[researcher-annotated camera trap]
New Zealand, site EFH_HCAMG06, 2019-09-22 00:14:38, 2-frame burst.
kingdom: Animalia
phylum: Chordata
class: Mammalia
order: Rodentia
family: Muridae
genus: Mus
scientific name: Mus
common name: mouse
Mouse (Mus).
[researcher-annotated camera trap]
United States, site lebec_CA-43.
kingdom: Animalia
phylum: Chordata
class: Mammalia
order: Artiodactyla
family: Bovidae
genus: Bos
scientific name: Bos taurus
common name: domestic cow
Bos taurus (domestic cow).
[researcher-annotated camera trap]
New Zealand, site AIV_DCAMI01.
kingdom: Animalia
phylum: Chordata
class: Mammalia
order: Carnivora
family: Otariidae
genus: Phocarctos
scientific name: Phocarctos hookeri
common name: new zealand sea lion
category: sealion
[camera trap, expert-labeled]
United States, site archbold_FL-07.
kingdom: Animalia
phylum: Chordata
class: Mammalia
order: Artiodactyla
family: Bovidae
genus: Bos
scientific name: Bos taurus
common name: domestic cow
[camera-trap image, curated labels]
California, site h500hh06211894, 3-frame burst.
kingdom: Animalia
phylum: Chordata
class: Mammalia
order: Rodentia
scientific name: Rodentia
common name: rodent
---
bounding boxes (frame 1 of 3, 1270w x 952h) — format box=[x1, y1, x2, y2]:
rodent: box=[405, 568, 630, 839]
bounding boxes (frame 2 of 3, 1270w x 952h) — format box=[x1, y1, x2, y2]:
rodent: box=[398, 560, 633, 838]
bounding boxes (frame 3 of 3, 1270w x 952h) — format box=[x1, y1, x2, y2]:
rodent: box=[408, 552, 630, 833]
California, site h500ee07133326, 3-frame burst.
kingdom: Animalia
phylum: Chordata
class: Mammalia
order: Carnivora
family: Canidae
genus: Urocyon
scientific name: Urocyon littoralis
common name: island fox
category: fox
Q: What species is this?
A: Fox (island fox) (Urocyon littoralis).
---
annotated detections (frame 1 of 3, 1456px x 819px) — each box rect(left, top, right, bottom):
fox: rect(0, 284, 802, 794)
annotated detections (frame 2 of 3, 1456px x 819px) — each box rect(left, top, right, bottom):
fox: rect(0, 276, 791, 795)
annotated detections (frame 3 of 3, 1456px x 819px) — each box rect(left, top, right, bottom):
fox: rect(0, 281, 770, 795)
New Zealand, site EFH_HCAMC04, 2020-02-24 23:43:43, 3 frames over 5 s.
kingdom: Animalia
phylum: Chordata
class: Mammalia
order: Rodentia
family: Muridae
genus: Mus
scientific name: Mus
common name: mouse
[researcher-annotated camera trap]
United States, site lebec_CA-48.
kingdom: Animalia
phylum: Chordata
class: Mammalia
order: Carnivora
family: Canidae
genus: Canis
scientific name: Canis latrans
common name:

Task directions —
Filter the listing for the word "United" and copy each line that has it.

Reply —
United States, site lebec_CA-43.
United States, site archbold_FL-07.
United States, site lebec_CA-48.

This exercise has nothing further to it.